Daniel Akst is author of the forthcoming book "We Have Met the Enemy: Self Control in an Age of Excess."

Politicians on all sides, it seems, are tossing their caps in the air.

Faced with election-year ire over the state's crushing property-tax burden, Gov. David A. Paterson has proposed a legislative cap of roughly 4 percent on annual increases in the widely resented levy. Gubernatorial hopeful Attorney General Andrew Cuomo has gone further by proposing a 2 percent annual cap.

Is capping property taxes a good idea? From a policy standpoint it's debatable, but limiting spending by forcibly constraining taxes makes perfect sense to students of human nature.

In fact, measures like a property-tax cap are among the oldest and most effective techniques governments (and people) use to control their own unwanted behavior. The folks who worry about these things professionally - economists, psychologists and the like - call these tactics commitment devices.

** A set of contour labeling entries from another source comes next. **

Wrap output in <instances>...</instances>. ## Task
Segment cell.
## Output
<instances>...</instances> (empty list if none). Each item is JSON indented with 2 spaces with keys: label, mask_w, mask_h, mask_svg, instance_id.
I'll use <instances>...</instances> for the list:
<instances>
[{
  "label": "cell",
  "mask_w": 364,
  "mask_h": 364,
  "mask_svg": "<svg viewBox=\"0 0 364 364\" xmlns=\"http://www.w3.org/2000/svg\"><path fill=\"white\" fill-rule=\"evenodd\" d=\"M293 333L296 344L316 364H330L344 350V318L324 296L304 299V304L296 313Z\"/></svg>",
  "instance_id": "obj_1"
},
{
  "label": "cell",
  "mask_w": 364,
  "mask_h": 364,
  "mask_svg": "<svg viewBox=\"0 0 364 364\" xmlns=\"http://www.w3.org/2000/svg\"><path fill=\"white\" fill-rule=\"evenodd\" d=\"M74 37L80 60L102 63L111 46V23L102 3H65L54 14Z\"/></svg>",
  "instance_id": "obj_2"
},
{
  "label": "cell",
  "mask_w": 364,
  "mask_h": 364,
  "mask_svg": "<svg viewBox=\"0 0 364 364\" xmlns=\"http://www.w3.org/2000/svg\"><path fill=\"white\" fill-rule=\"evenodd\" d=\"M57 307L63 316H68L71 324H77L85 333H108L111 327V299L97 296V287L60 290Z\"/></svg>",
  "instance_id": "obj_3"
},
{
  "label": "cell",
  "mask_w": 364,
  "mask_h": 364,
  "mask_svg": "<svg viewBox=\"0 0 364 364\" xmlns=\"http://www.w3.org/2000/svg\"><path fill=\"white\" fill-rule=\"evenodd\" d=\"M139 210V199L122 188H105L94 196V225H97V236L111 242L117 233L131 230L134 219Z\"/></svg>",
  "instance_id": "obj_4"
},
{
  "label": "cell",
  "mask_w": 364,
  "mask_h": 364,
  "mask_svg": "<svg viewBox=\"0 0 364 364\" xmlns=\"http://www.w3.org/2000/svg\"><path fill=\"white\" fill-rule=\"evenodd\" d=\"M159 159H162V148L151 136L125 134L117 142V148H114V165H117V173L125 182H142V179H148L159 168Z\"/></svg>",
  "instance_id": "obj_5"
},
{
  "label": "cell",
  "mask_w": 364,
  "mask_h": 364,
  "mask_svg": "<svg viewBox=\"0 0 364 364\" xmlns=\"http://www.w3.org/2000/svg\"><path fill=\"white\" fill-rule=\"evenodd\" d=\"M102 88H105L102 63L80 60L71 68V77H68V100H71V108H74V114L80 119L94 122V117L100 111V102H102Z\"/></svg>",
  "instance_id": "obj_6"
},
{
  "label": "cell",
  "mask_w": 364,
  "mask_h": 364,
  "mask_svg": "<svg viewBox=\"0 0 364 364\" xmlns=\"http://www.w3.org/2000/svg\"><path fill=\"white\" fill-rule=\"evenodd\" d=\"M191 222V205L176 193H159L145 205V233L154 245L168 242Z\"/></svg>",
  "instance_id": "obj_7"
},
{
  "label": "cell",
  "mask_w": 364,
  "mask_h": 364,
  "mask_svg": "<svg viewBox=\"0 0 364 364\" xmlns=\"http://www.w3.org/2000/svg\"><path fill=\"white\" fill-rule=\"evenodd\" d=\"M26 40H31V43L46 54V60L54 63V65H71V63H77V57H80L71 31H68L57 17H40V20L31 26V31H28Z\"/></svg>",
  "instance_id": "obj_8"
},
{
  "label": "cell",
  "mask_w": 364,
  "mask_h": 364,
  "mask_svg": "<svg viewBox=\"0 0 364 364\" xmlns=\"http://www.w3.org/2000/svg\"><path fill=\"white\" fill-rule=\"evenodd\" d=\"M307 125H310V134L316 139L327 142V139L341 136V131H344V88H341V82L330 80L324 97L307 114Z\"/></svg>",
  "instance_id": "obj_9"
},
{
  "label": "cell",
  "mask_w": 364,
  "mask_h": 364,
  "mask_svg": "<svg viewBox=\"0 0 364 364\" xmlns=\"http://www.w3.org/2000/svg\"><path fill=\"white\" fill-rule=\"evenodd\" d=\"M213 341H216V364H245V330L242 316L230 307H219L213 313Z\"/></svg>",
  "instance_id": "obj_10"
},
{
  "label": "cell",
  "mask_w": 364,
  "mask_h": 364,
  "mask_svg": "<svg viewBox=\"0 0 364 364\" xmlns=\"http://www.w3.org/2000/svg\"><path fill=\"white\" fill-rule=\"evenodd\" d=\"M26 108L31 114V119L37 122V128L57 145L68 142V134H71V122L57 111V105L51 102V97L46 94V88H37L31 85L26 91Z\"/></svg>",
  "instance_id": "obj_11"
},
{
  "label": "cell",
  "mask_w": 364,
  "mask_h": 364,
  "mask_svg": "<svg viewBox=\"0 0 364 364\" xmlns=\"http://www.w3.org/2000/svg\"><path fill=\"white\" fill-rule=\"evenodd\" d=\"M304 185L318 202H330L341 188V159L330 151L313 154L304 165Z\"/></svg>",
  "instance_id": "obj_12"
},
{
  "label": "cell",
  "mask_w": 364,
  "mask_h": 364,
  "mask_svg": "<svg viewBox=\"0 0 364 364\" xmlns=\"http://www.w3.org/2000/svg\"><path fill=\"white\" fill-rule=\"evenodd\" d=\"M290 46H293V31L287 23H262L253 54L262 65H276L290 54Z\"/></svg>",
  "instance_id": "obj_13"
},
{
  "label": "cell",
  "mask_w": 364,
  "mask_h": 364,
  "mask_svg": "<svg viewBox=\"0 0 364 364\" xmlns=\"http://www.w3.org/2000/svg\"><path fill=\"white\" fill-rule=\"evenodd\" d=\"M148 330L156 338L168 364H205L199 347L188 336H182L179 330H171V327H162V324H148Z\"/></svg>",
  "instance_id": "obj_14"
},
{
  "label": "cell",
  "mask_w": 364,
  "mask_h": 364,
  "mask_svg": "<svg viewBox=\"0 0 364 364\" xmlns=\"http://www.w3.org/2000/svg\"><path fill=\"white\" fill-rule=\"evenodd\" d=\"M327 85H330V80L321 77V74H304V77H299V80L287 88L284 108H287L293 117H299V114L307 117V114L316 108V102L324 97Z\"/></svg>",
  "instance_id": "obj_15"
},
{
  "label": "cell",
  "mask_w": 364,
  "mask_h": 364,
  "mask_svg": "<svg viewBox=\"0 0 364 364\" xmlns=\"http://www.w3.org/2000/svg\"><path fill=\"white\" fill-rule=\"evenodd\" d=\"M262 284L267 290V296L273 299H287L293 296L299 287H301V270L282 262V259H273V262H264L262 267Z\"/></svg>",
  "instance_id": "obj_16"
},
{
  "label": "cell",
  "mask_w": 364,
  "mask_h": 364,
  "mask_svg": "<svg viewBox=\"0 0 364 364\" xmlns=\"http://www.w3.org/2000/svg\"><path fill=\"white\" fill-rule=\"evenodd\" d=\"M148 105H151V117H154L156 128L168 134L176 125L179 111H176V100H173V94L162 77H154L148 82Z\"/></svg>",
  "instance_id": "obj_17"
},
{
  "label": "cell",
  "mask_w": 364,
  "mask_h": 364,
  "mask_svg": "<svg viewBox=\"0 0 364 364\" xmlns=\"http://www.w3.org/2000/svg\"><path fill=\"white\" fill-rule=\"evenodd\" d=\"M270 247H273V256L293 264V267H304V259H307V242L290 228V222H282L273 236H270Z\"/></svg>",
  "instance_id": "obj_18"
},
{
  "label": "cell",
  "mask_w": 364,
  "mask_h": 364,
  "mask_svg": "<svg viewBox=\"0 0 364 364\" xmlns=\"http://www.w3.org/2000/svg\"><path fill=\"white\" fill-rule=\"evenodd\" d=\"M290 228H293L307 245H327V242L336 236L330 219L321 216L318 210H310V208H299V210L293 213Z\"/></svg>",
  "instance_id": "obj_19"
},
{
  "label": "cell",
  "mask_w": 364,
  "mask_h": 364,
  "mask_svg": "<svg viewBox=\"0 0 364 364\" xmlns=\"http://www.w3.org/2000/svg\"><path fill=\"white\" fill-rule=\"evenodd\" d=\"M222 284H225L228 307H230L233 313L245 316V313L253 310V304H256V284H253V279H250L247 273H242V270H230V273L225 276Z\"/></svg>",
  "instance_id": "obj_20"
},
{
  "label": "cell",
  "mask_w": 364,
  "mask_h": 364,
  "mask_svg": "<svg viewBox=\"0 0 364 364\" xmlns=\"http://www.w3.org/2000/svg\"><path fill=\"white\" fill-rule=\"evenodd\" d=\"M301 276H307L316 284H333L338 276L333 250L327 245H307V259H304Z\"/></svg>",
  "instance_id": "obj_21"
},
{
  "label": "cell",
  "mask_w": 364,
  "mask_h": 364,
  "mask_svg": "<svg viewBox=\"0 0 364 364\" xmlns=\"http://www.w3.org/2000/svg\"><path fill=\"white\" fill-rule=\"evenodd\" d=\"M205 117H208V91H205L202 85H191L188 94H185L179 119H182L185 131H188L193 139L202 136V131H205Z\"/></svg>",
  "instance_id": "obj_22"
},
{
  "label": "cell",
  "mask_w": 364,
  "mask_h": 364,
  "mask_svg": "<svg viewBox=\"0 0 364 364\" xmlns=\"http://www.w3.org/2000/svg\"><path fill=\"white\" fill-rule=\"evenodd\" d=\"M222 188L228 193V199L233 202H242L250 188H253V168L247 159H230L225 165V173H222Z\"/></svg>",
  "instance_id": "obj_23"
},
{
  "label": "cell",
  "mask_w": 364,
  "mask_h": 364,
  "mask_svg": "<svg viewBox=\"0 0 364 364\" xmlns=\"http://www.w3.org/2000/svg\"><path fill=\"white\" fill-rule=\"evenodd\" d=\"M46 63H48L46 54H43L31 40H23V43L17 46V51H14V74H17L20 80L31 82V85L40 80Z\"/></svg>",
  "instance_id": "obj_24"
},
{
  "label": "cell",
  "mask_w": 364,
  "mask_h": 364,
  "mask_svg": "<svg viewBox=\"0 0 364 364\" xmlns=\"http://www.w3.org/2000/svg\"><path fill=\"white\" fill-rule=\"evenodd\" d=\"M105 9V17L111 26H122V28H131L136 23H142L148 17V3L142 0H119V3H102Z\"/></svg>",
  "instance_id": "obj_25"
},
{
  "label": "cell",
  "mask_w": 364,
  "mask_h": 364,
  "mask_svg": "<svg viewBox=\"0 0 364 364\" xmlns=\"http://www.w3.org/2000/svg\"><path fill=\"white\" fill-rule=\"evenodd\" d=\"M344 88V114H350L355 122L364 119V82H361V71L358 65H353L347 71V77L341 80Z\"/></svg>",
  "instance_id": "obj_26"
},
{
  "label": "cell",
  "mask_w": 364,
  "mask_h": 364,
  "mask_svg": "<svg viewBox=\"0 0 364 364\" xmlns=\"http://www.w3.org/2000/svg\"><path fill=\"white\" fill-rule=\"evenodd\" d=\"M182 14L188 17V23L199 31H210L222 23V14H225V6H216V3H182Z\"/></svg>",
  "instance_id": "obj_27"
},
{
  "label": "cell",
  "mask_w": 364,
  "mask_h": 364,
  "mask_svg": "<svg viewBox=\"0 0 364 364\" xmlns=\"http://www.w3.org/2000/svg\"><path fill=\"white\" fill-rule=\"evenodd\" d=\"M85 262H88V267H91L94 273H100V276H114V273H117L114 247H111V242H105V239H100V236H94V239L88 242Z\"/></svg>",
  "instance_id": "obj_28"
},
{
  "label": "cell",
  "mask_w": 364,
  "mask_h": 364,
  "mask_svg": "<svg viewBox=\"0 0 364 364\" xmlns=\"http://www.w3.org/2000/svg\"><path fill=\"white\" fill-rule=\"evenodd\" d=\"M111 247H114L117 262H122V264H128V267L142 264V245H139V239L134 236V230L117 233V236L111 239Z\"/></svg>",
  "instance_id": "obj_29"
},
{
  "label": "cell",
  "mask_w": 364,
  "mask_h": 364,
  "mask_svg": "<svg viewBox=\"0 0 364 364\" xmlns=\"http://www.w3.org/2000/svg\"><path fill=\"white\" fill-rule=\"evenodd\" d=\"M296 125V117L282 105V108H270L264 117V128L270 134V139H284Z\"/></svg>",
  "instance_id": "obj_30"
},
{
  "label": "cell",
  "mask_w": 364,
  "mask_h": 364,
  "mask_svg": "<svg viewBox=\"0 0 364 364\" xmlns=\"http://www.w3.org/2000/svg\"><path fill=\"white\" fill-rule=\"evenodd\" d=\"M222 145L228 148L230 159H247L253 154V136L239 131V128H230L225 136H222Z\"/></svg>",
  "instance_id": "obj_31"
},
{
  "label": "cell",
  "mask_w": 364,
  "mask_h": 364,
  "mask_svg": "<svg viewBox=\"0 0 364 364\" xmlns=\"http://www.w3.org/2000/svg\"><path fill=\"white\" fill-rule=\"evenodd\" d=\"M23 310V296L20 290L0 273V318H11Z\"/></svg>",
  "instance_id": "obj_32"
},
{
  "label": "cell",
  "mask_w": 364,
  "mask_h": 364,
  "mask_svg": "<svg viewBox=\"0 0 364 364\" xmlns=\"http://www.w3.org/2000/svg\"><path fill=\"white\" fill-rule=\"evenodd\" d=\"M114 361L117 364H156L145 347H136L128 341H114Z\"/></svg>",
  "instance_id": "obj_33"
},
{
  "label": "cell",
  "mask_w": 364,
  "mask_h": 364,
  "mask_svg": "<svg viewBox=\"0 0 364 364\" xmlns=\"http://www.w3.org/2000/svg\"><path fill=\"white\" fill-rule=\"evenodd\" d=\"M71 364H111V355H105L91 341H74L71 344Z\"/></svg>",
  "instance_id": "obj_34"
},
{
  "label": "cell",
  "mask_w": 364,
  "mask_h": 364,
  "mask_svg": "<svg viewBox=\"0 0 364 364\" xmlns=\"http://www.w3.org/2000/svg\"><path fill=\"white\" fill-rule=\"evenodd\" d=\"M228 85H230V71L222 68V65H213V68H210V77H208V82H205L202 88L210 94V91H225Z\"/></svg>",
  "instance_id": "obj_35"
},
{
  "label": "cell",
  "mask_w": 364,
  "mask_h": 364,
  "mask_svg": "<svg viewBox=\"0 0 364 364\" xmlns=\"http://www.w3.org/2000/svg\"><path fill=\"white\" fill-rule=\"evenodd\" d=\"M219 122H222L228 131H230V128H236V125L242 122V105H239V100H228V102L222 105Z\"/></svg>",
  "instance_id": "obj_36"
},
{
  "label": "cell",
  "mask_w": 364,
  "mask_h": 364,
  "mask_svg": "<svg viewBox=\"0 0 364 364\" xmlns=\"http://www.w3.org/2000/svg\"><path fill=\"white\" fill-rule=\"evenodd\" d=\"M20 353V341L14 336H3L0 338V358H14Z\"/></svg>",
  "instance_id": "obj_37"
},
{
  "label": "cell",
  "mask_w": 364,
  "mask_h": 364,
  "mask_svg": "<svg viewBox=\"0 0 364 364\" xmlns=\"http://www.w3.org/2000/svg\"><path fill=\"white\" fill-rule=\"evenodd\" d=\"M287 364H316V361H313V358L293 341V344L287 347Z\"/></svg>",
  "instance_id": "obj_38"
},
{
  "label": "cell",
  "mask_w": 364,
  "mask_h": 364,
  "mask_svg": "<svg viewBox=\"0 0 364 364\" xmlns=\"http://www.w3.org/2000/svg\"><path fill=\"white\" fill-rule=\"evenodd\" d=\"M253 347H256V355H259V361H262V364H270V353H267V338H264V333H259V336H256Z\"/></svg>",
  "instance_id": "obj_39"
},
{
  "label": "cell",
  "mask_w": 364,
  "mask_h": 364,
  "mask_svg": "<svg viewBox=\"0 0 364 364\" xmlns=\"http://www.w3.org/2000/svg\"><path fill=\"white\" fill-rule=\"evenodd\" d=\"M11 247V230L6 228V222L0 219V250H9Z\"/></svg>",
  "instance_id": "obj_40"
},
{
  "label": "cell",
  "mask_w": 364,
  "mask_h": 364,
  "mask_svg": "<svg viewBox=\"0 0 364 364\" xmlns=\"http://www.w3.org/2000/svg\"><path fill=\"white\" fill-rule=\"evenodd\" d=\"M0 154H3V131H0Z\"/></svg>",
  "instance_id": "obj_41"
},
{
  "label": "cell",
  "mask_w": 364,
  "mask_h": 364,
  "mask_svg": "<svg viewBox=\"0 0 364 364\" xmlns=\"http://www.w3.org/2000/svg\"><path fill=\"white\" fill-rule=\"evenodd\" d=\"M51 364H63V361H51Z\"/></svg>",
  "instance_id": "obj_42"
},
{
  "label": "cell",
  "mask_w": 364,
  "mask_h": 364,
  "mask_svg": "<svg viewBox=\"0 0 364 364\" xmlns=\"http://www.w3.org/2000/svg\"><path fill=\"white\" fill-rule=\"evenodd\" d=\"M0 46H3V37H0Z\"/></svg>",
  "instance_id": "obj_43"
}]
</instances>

Armies that burned their boats after landing on some distant shore did something very similar, much like the disgruntled employee who burns his bridges by firing off some vituperative e-mail as a parting shot. Dieters do the same thing when they avoid buying ice cream to keep themselves from eating any - or have their jaws wired shut, if buying the ice cream was just too tempting. Taxpayers who elect to overpay the Internal Revenue Service all year, forgoing interest in order to get a fat refund later from Uncle Sam, are in the same boat.

Governments have a hard time similarly binding themselves because later politicians can undo the constraints imposed by earlier ones. But governments can also make the constraints very hard to undo.

In the U.S. Constitution, for example, politicians in the 18th century adopted a document that not only constrained their successors - by banning any laws limiting freedom of speech or religion, for example - but also made their handiwork really hard to reverse. The Constitution contains a clause that makes amendments difficult by requiring approval from "three fourths of the several States."

The Social Security system is perhaps the nation's most beloved commitment device, and voters strongly support it. Why should this be, when they could easily save the money for themselves rather than paying it to the government in the form of a payroll tax? The answer is that they know themselves - and they don't trust themselves to do the saving that the government forces on them. The remarkable thing is that they trust the government to pay them back years down the road when they retire.

People like to be able to commit themselves, which is why they persist in getting married. A few states even offer "covenant marriage," a kind of super-matrimony that is harder to get into - and out of. With divorce now commonplace and relatively stigma-free, covenant marriage comes closer than the regular kind to being binding, which is what any truly effective commitment device needs.

Unfortunately, even binding commitment devices can fail. The European Union caps national deficits, but member states often spend their way right through them. Closer to home, legislators in Albany passed a law in 1998 that certainly seemed binding: If they don't adopt a budget for the state by April 1, they don't get paid until the job is done. Regardless, the lawmakers have repeatedly failed to adopt a budget.

So will a legislated limit on property taxes stick? In all likelihood it will, as it has in California and Massachusetts, for the simple reason that the voters will insist, just as they have with Social Security. Politicians won't dare cross them on such an issue - proving that some caps, once donned, are awfully tough to remove.